Interview with Dr. Derek Scholes, PhD, Director of Science Policy at ASHG
Contributed by TDC member Julie Jurgens

Derek Scholes

Derek Scholes, PhD
(Courtesy Dr. Scholes)

  1. What are some of the genetic policy items that ASHG is currently discussing?

    The Preserving Employee Wellness Programs Act (HR1313) is currently a major focus. This legislation, recently introduced in the U.S. Congress, would eviscerate key genetic privacy protections in the Genetic Information Nondiscrimination Act (GINA). GINA prevents employers from accessing their employees’ genetic information, but this protection would be fundamentally undermined if HR1313 were enacted. ASHG supports the public’s right to keep their genetic information private, and has for many years championed GINA. Therefore, ASHG is a leading organization opposing HR1313 legislation.

    We are also developing a new Society statement on germline gene editing. A workgroup charged by ASHG’s Board of Directors has nearly completed its work, and we expect that the policy statement will be issued soon.

  2. How does ASHG decide which policy topics to address?

    We have a policy platform that lays out a spectrum of priority issues of interest to the genetics community.

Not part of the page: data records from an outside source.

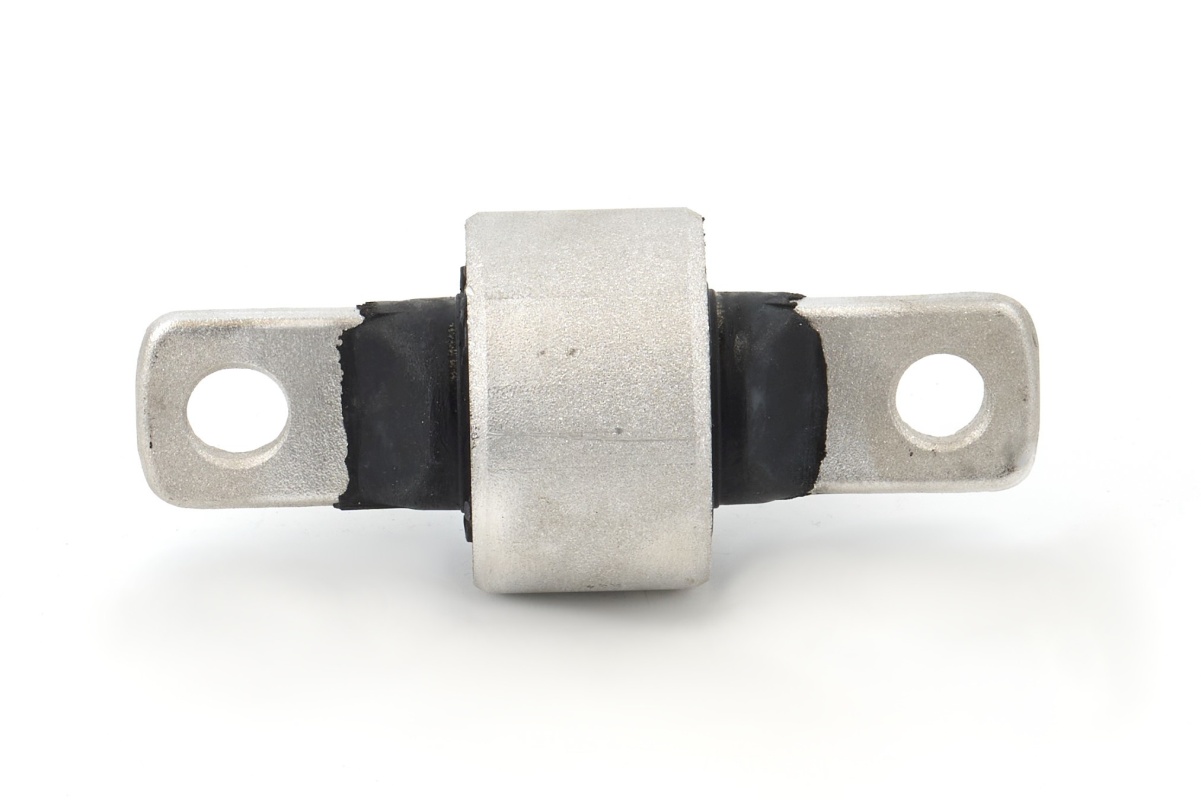 Supporto, braccio oscillante CONTITECH SUB1171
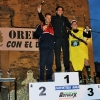 Orellana la Vieja entra en el 2016 al ritmo de &#39;La Primera del Año&#39;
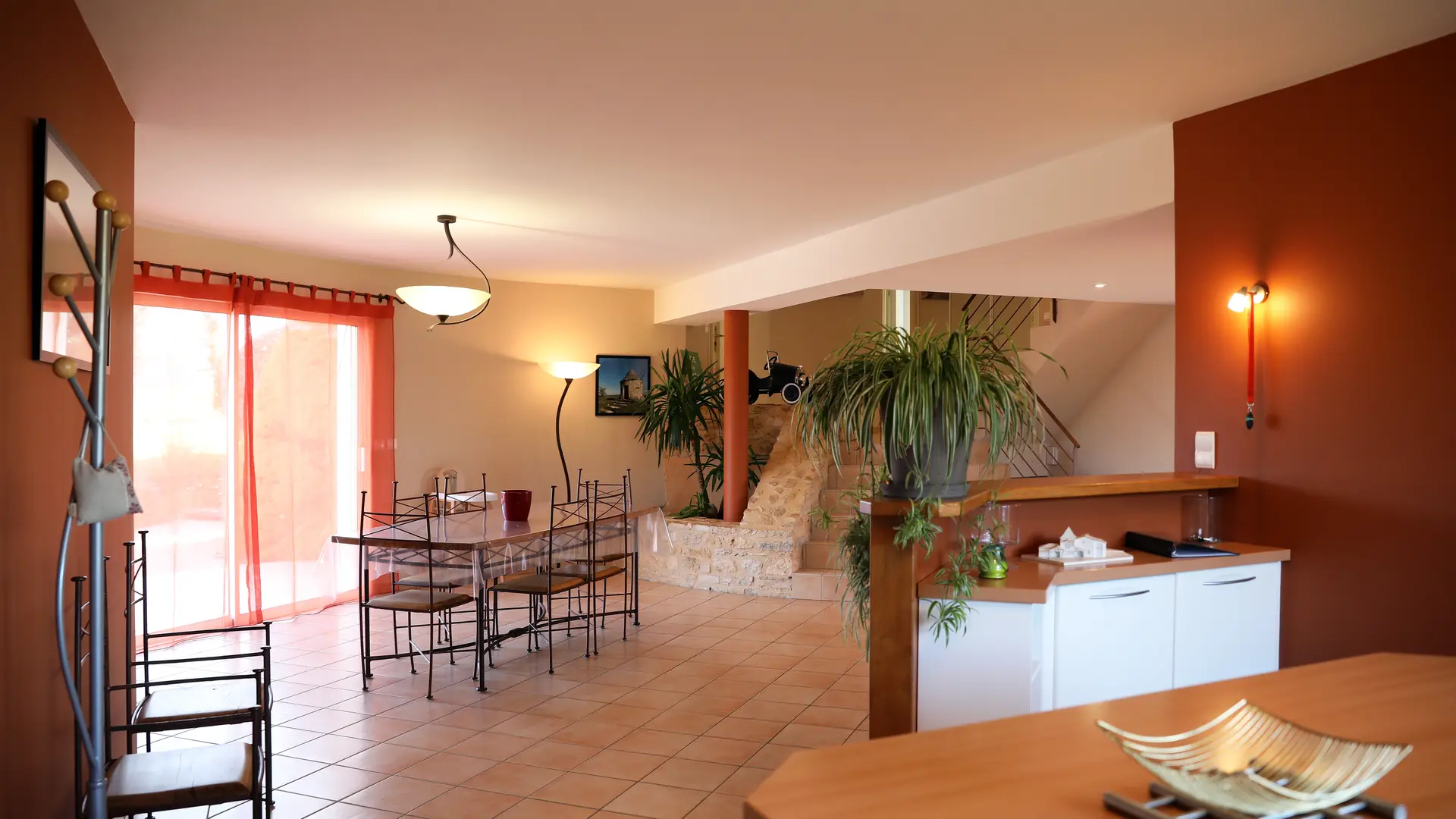 ©_Jerome_Morel_IMG_7215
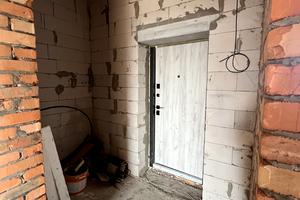 дом по адресу Пошани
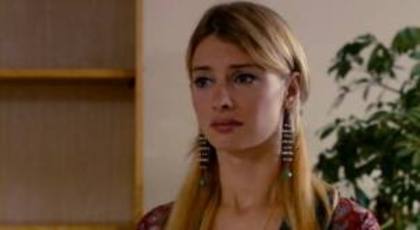 images (26)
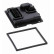 Control unit, lighting, Thumbnail 2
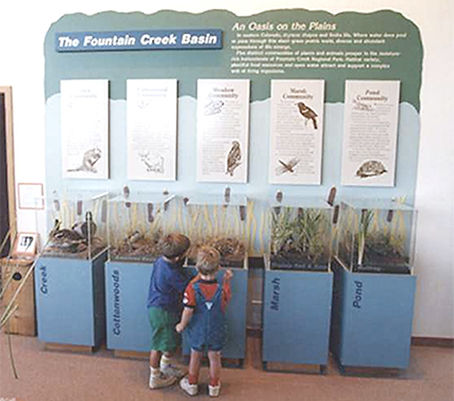 Fountain Creek.jpg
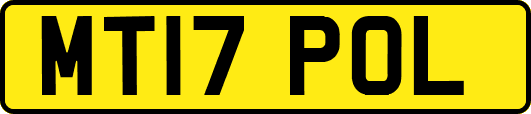 MT17POL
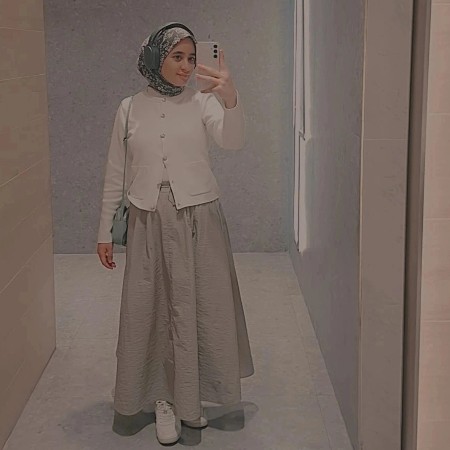 ogretmen33niew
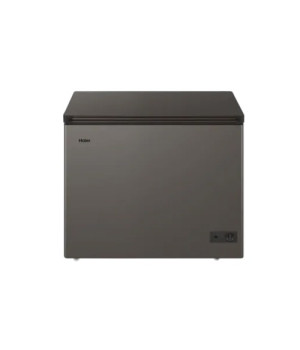 Haier HCF-340N 301L Chest Freezer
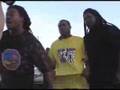 videos de East Coast Ryders feat So South Taz Co-D Fendants Scotty Boi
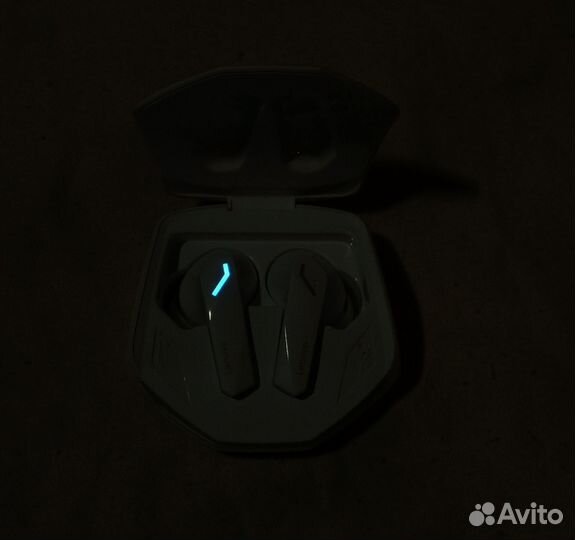 Bluetooth гарнитура ThinkPlus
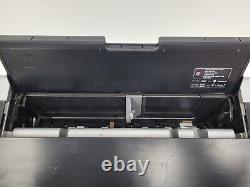 Epson Stylus Pro 3880 Wide Format Color Inkjet Printer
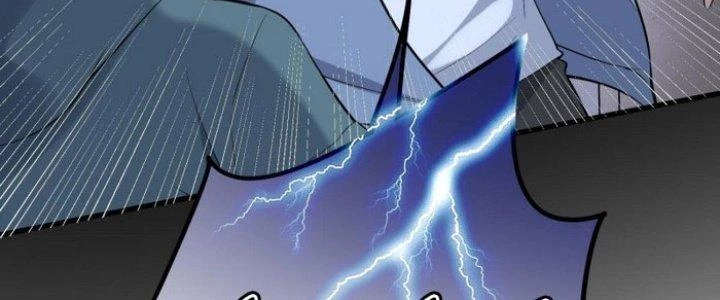 Văn Âm Sư Chapter 220 - 104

The overarching issue areas are genetics research, the use of genetics in healthcare practice, non-clinical societal uses of genetics, and the teaching of genetics and genetics literacy. Within this general framework, there are several additional factors we consider when determining whether to engage on a particular issue at a particular time, such as whether there is a current need and whether ASHG can have an impactful role. The Board plays a critical role in all policy matters, deciding when ASHG should speak out on an issue and what the Society’s position should be.

  3. What national or international agencies do you interact with when forming policy statements? How do ASHG's statements shape the official policies issued by these agencies?

    Who we engage with on policy development and advocacy is very issue-dependent. For instance, we have worked with a number of international genetics groups on the development of the germline gene editing statement. When advocating against the passage of HR1313 by Congress, however, most of our interactions have been with patient and disability groups sharing our concerns about the legislation. 

    Regarding government, we engage most regularly with the U.S. Congress and the National Institutes of Health. To a lesser extent, we also engage with the Food and Drug Administration (FDA) and the Equal Employment Opportunity Commission (EEOC; one of the agencies that enforces GINA) in the U.S. We further interact with governments and lawmakers in other countries when there is an opportunity to have an influence. For example, in the past year we have worked very closely with Senator Jim Cowan in the Parliament of Canada to help build support for S-201, the Genetic Non-Discrimination Act.   

    We seek to shape policy by providing the Society’s perspectives on pending legislation and draft regulations. For example, if a government agency such as the EEOC or FDA issues a draft regulation related to one of our priority issues, we will submit comments to the appropriate agency. If the Board of Directors determines that ASHG should support or oppose legislation, we will send a letter to Congress or meet with the appropriate congressional staff. While there is no guarantee that our perspective will be reflected in a final bill, regulation or other government policy decision, we have nevertheless had some notable successes in the past year with the passage of the Genetic Non-Discrimination Act by the Parliament of Canada and the Genetic Research Privacy Protection Act by the U.S. Congress.

  4. How do ASHG members shape the society's policy statements? Is there a way for members to become more involved?

    One way to become more involved is to provide your thoughts on pending ASHG policy issues. In the past year, members have had the opportunity to comment on drafts of the policy platform and the germline genome editing statement. We review all comments carefully, and they influence the final product. In addition, the development of a new position statement is often led by the Social Issues Committee, so a way to become more involved is to apply to join the Committee – there are slots that open up each year.

  5. How would you advise interested trainees to become more involved in genetic policy?

    My hope is that trainees will become more engaged in advocating for issues of interest to the genetics community. This is why we have just created the Take Action page on ASHG’s website. This will be further developed in the coming months to facilitate members taking action on key issues. Trainees who really have the policy ‘bug’ and want to transition to a career in policy should consider applying for the very successful Genetics and Public Policy Fellowship, a program cosponsored by ASHG and the National Human Genome Research Institute.